### GOAL
Pull out each line in the entries below that contains the word "Given". Letter case matters.

Rows from a dataset
-----

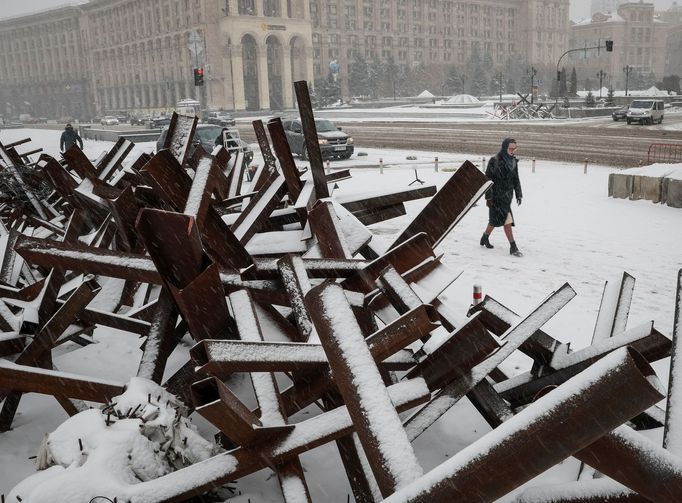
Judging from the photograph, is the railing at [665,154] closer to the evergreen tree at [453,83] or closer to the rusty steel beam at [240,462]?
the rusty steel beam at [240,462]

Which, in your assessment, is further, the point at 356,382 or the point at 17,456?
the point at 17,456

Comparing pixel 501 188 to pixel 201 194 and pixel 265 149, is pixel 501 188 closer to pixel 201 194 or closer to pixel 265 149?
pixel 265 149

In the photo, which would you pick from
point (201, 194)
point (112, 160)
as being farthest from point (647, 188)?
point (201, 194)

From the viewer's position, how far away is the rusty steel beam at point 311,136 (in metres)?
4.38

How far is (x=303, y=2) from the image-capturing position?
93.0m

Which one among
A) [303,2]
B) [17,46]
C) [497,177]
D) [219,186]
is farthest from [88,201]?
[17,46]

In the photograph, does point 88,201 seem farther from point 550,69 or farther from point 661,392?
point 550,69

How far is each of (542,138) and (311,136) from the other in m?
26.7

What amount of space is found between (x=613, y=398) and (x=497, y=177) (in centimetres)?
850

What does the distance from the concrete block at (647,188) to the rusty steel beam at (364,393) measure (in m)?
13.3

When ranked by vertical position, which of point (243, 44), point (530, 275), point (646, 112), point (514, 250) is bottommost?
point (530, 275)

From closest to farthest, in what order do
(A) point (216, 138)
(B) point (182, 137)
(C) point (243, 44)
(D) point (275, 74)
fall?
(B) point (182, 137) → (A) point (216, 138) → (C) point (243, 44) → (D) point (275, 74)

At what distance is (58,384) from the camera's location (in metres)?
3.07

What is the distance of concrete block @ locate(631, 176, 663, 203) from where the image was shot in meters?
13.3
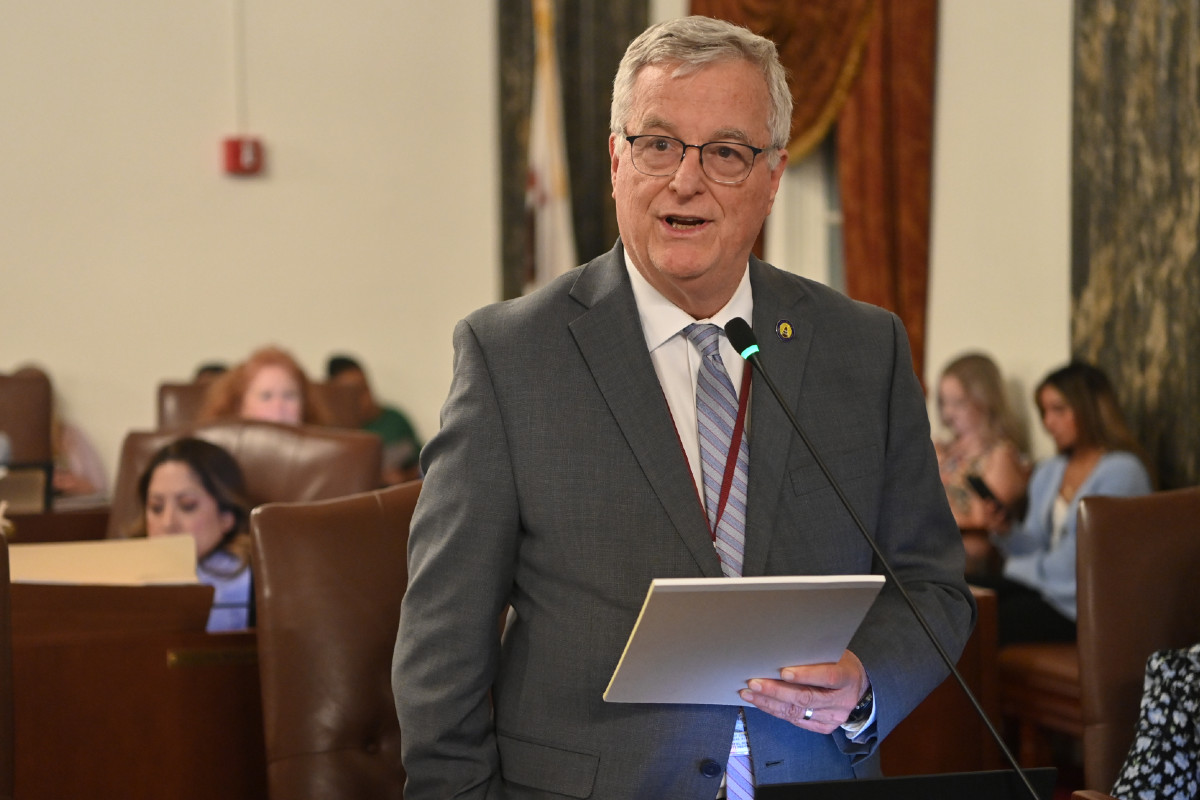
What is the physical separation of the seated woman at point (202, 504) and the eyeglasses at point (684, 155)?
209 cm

-----

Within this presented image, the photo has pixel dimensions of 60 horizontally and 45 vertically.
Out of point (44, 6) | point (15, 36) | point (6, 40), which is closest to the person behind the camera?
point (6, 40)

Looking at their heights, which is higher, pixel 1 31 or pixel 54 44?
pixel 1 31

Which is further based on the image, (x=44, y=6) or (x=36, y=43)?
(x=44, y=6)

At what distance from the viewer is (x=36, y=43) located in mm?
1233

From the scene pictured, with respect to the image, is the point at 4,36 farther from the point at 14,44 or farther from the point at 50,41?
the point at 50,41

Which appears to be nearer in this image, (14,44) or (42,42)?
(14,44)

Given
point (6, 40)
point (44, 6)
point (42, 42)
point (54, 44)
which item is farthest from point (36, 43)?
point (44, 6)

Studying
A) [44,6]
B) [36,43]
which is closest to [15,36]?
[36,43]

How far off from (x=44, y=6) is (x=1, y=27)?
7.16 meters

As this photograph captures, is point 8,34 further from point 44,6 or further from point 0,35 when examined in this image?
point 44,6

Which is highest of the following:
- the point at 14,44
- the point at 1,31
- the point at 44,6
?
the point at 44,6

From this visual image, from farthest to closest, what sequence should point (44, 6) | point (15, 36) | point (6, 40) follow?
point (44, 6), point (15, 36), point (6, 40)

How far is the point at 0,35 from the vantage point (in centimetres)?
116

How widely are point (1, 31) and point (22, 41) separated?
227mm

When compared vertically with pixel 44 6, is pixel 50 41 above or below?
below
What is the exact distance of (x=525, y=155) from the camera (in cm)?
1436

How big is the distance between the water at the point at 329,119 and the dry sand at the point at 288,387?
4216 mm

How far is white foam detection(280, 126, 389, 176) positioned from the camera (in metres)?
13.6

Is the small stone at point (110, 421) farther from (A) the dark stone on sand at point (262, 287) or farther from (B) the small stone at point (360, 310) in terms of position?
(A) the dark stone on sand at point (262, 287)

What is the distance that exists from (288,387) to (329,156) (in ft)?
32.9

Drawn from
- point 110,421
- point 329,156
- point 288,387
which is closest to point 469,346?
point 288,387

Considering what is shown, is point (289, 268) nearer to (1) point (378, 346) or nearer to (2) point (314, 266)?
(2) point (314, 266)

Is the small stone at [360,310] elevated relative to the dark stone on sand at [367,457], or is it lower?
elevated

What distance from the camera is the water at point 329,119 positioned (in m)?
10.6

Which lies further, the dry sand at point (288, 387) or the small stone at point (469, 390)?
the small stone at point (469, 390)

-----

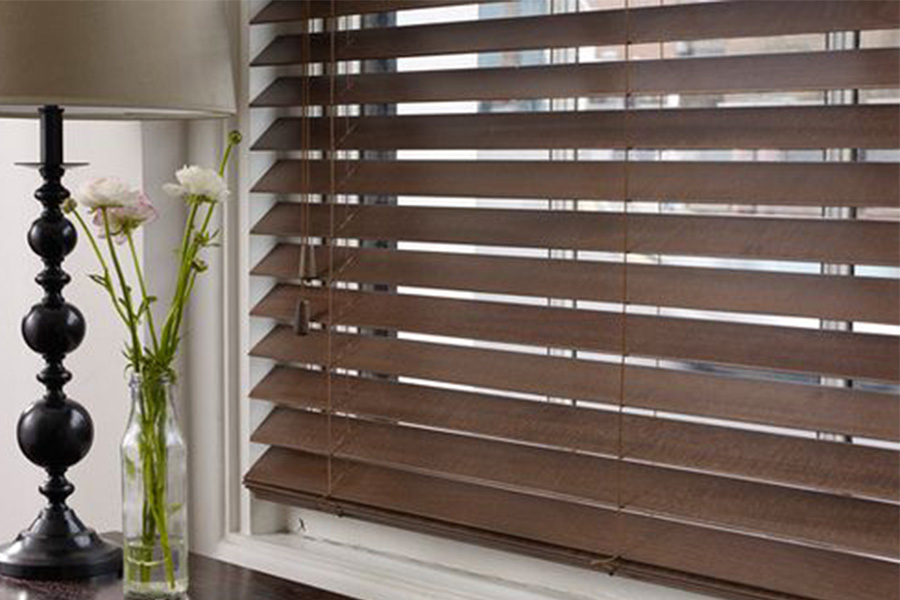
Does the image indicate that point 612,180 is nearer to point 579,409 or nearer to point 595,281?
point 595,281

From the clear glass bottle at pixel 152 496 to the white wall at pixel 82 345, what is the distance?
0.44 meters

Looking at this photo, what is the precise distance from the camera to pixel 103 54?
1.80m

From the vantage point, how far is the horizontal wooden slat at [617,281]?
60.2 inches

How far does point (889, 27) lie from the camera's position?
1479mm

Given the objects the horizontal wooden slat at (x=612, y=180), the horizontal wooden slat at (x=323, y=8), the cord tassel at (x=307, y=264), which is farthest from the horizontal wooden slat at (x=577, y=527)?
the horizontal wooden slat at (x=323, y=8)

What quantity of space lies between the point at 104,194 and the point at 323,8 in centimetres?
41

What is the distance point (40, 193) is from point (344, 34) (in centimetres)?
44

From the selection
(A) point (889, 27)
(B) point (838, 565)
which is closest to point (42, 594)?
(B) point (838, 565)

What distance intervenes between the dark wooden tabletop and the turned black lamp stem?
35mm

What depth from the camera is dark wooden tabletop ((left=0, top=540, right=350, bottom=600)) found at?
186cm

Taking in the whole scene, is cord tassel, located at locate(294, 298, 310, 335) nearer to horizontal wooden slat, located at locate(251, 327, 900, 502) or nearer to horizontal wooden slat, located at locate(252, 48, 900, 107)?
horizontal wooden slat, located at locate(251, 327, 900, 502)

-----

### RESPONSE BELOW
Given
Given the objects the horizontal wooden slat at (x=612, y=180), the horizontal wooden slat at (x=323, y=8), the cord tassel at (x=307, y=264), which is farthest from the horizontal wooden slat at (x=577, y=527)?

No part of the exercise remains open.